● Passage

All gamers depend heavily on their GPU to render their favorite games without any major hiccups. But they are not unfailing. Today, we’re going to take a gander at any “GPU troubles ahead” and suggestions to avoid them. Prevention is better than cure, and if you experience these issues, it might be a good time to evaluate what to do about it before launching into your next gaming session.
We’re going to look at all the problems objectively and try to suggest how you can fix problems before they appear and prolog your GPU’s life. But please understand that it’s impossible to know, hitherto, what problem might be coming your way, if any. So, take everything mentioned here as general advice and not a hard and fast rule.
Before we begin, it goes without saying that you should do your due diligence in ensuring updated software (drivers, OS, game), properly installed hardware, sufficient system RAM for gaming, proper case airflow, and so on. As these can cause almost all of the following problems, it won’t make sense to just reiterate them.
1. Screen Artifacts
Check if your game shows visual glitches, random lines, and other inconsistencies randomly.
Also known as GPU artifacts or artifacting, it’s an unmistakable alert of a suffering GPU in many cases, whereas just a case of bad game optimization in others. Screen artifacts are any kind of visual glitches, odd-looking textures, colored lines, or picture inconsistencies (frame render problems) in your game.
If this visual distress is limited to a single game and other games work just fine, then it’s highly likely that it’s the game’s fault and not your GPU’s. In this case, I suggest you Google something like [Your GPU name] + [Game name] + artifact. If you find others also mentioning GPU artifacts in the game, then there’s little you can do about it.

● Task list
• a. Copy the GPU troubles article word for word, starting at the words "We’re going to look" and stopping after the words "just reiterate them.".
• b. List every kind of screen artifact that the GPU troubles article names in its definition of the term.
• c. Pick up the GPU troubles article after its last sentence and keep writing it.

● Data excerpts

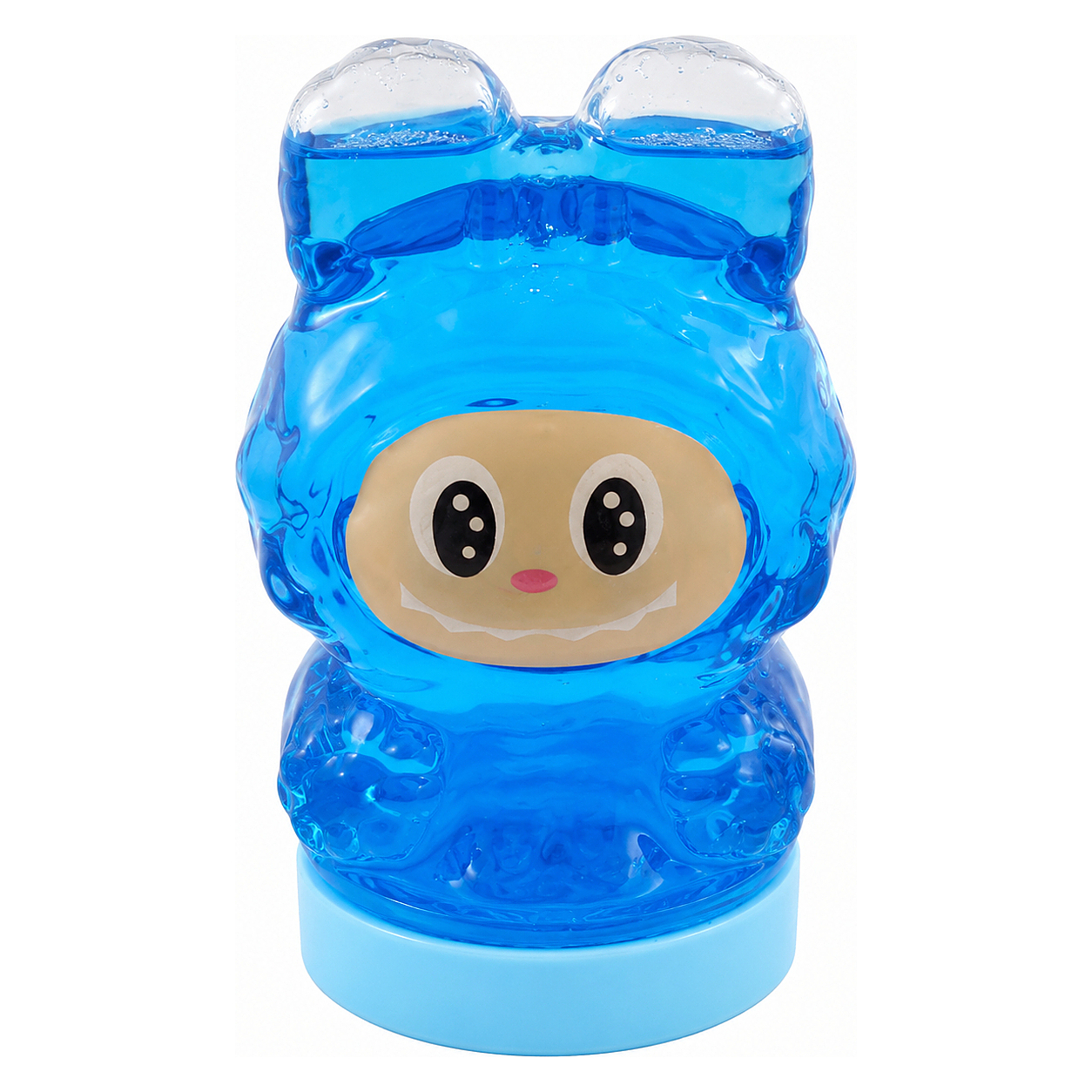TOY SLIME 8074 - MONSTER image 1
...
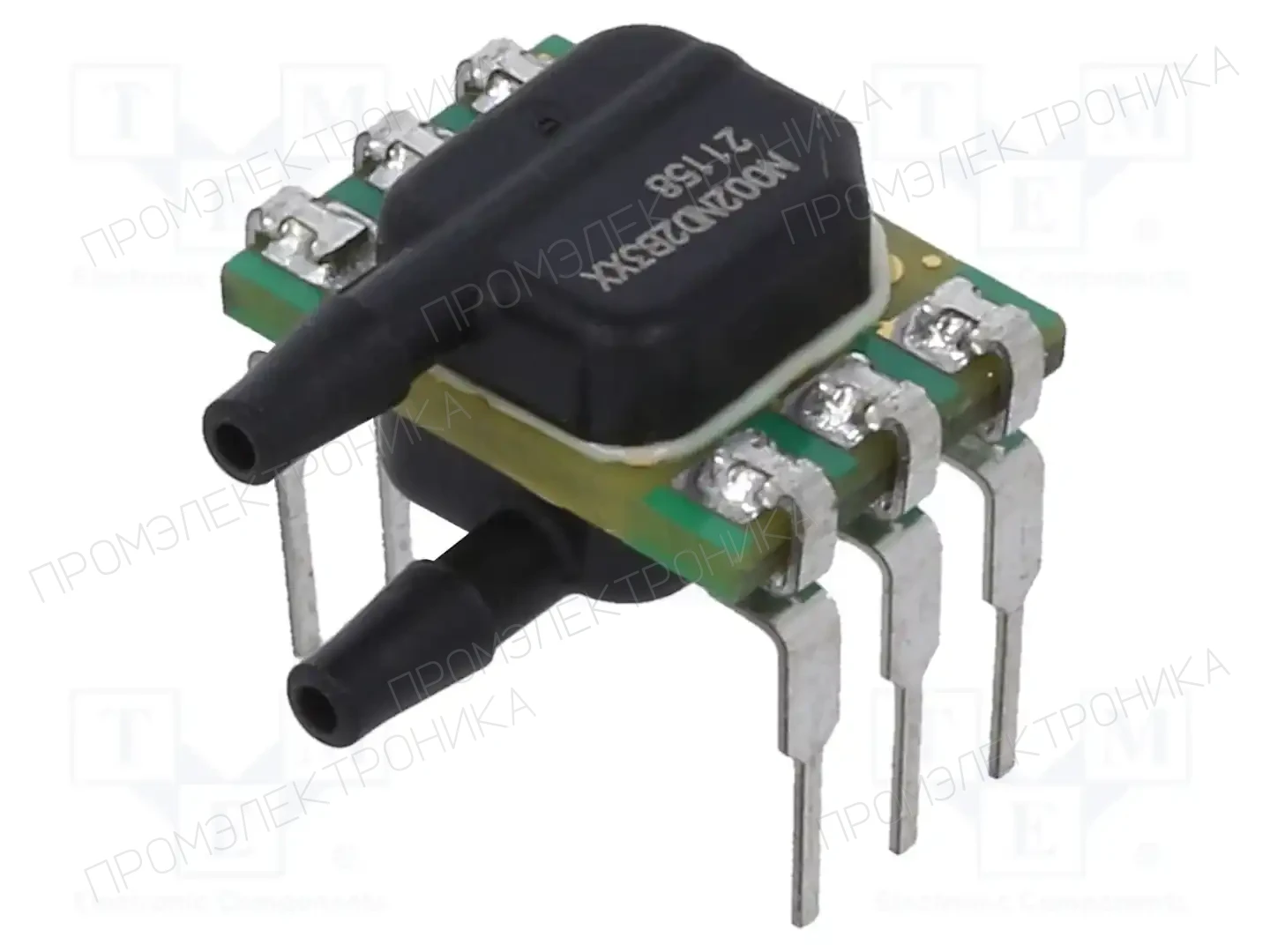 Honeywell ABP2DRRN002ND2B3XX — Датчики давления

● Answers provided
• a.
We’re going to look at all the problems objectively and try to suggest how you can fix problems before they appear and prolog your GPU’s life. But please understand that it’s impossible to know, hitherto, what problem might be coming your way, if any. So, take everything mentioned here as general advice and not a hard and fast rule.
Before we begin, it goes without saying that you should do your due diligence in ensuring updated software (drivers, OS, game), properly installed hardware, sufficient system RAM for gaming, proper case airflow, and so on. As these can cause almost all of the following problems, it won’t make sense to just reiterate them.

• b.
- Visual glitches
- Odd-looking textures
- Colored lines
- Picture inconsistencies (frame render problems)

• c.
The more serious problem is when you experience artifacts in several games and at random times with no pattern. For example, the walls in one game look stitched in a bad way, the gunfire in another game looks like two frames superimposed on one another, and the effects in a third game sometimes glitch up terribly.
Bottlenecking is the main culprit in these cases. GPU artifacts usually happen when your GPU is able to render the next frame, but the processor doesn’t get enough time to feed it the information for that. In this case, the GPU ends up drawing the frame on the screen and when the CPU finally gives the information for the next frame, it haphazardly places it on the screen in some way. This is also called screen tearing, and is one of the most visually distressing GPU artifacts.
Check the CPU and GPU usage while you’re playing the game. If the CPU usage is nearly at the maximum whereas the GPU usage has a lot of headroom, it’s a clear case of CPU bottlenecking. You either need to lower your in-game settings or buy a new CPU.
Also read: How to Check if my CPU is Bottlenecking GPU?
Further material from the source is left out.